Tuesday, July 02, 2013

While Paris Sleeps (restored by Twentieth Century Fox and MoMA)

US © 1932 Fox Film Corporation. D: Allan Dwan. SC: Basil Woon. DP: Glen McWilliams. ED: Jack Murray, Paul Weatherwax. AD: William Darling. C: Victor McLaglen (Jacques Costaud), Helen Mack (Manon Costaud), William Bakewell (Paul Renoir), Jack La Rue (Julot), Rita La Roy (Fifi), Maurice Black (Roca), Lucille La Verne (Madame Golden Bonnet), Paul Porcasi (Kapas). P: Fox Film Corporation. Premiere: 8 maggio 1932. From: Twentieth Century Fox. 35 mm. 62'. B&w. Cinema Jolly, Il Cinema Ritrovato, Bologna, e-subtitles in Italian, 2 July 2013

Restored by Twentieth Century Fox in collaboration with MoMA - The Museum of Modern Art.
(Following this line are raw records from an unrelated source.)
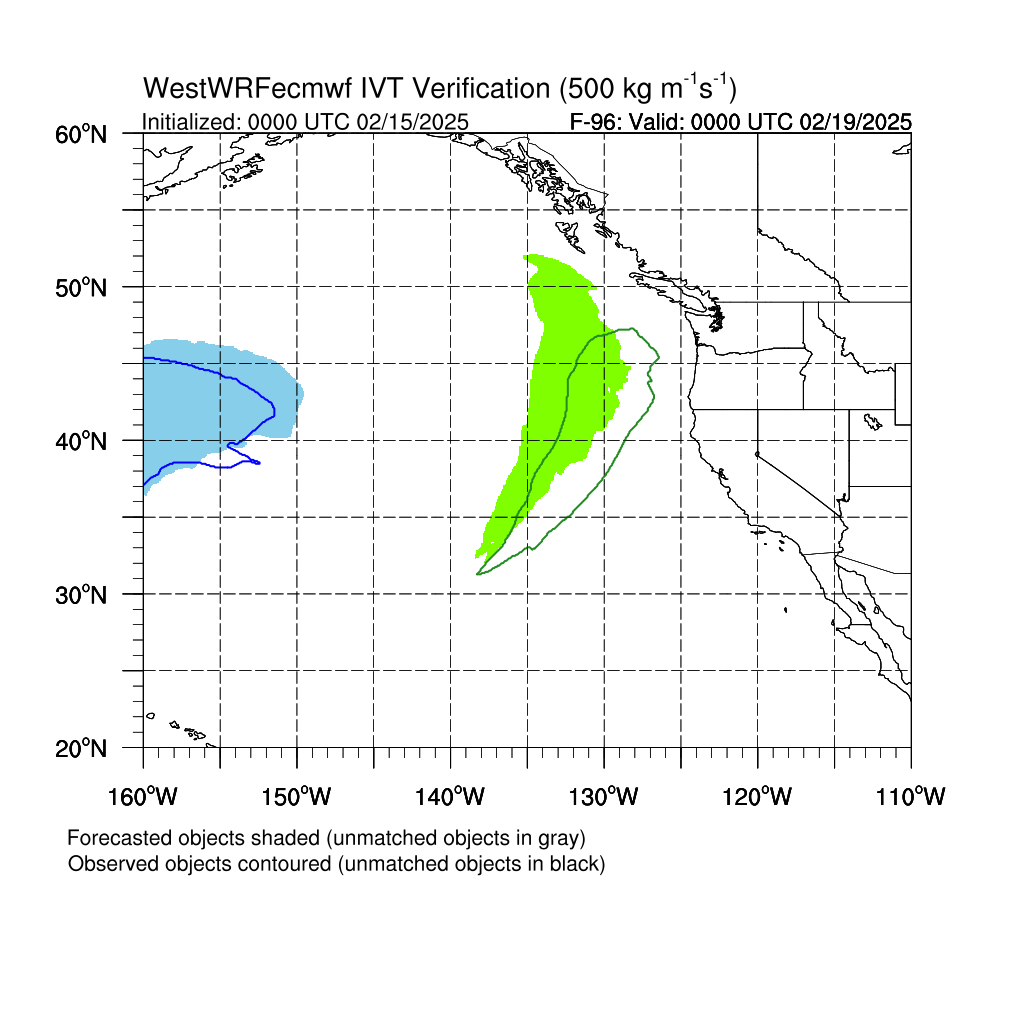 WestWRFecmwf IVT Verification (500 kg $m^{-1}s^{-1}$)
Initialized: 0000 UTC 02/15/2025
F-96: Valid: 0000 UTC 02/19/2025

60°N
50°N
40°N
30°N
20°N

160°W 150°W 140°W 130°W 120°W 110°W

Forecasted objects shaded (unmatched objects in gray)
Observed objects contoured (unmatched objects in black)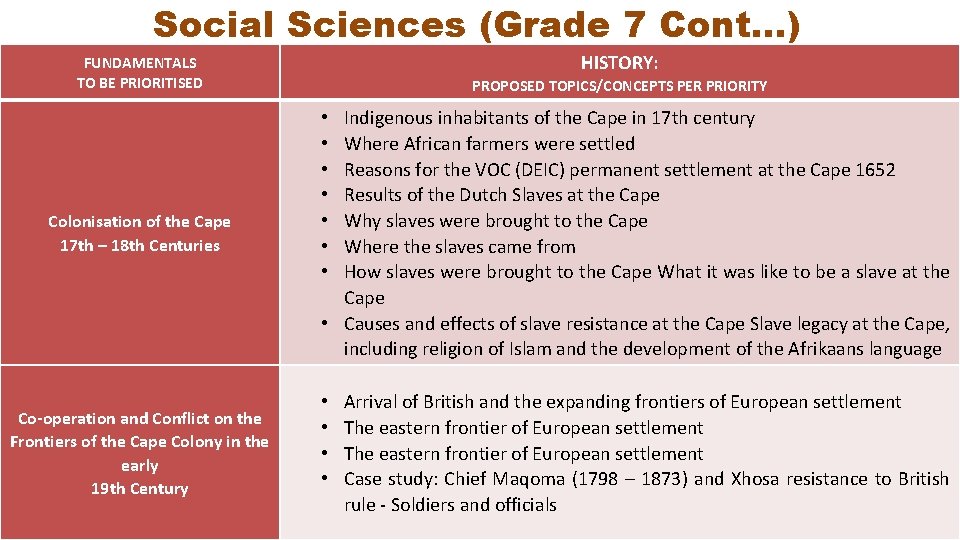 Social Sciences (Grade 7 Cont...)

| FUNDAMENTALS TO BE PRIORITISED | HISTORY: PROPOSED TOPICS/CONCEPTS PER PRIORITY |
|---|---|
| Colonisation of the Cape 17th – 18th Centuries | • Indigenous inhabitants of the Cape in 17th century • Where African farmers were settled • Reasons for the VOC (DEIC) permanent settlement at the Cape 1652 • Results of the Dutch Slaves at the Cape • Why slaves were brought to the Cape • Where the slaves came from • How slaves were brought to the Cape What it was like to be a slave at the Cape • Causes and effects of slave resistance at the Cape Slave legacy at the Cape, including religion of Islam and the development of the Afrikaans language |
| Co-operation and Conflict on the Frontiers of the Cape Colony in the early 19th Century | • Arrival of British and the expanding frontiers of European settlement • The eastern frontier of European settlement • The eastern frontier of European settlement • Case study: Chief Maqoma (1798 – 1873) and Xhosa resistance to British rule - Soldiers and officials |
Jacques Lourcelles: "A convict, once a hero of World War I, escapes and flees to Paris to find his daughter, who believes him dead. He doesn't have the courage to reveal his true identity and pretends to be a friend of her father. In the short time they spend together he comes to encourage her in a love story that blossoms between her and a young accordionist. But most notably he helps her escape from the clutches of a band of pimps and con-men, sacrificing his own life in the process. From his earliest sound films, Dwan completely masters this new mode of expression, using dialogue sparingly and wisely, in a succession of short sequences that are both effective and poetic. The dialogue never slows, nor weighs down the action. The story, structured with consummate skill, manages to be tight, dense and agile at the same time, allowing the actors to express all the nuances and unspoken complexities of their characters. The cinematography, often rather gloomy, nonetheless conveys a wide range of shades entirely unlike the picturesque quality of French ‘atmosphere films'. There's something of Victor Hugo in the story: the quality of intrigue (recalling certain aspects of Les Miserables), but also the balance between power and sweetness in the depiction of the characters. Dwan demonstrates, as always, a particular sensitivity to the individuals with something tragic or pitiable in their destiny. The movie is also the first sound film by Dwan that blended elegy and tragedy, an approach that would be reprised twenty years later in the last works of the great director." Jacques Lourcelles, Dictionnaire du cinéma. Les films, Robert Laffont, Paris 1992

Jacques Costaud (Victor McLaglen), a fugitive from Devil's Island, returns to the underworld of Paris to save his daughter Manon from a white slave ring. Manon had grown up in the belief that her father, a war hero decorated with a Croix de Guerre, fell in Verdun 15 years ago as an unknown soldier.

Jacques Lourcelles refers in his notes above to the French "atmosphere films" of the 1930s, and it is interesting to compare this with them. In the Peter Bogdanovich book Allan Dwan tells that "I saw a lot of France before I made the picture. And out-of-the-way places too". It is an original pre-film-noir and a pre-Code movie. In the cellar of the bar called Casque d'Or (!) there is a giant baking oven in which police informers and other unwelcome guests are disposed of.

The conclusion is in Hollywood style, not in the fatalistic 1930s French style. The happiness of the young lovers seems thwarted and Jacques Costaud seems to be on his way back to Devil's Island. But in the spectacular action finale Costaud escapes one more time, finds his way to the cellar, throws an oil barrel into the oven and blows the entire Casque d'Or up.

A print of a fine restoration by Fox and MoMA.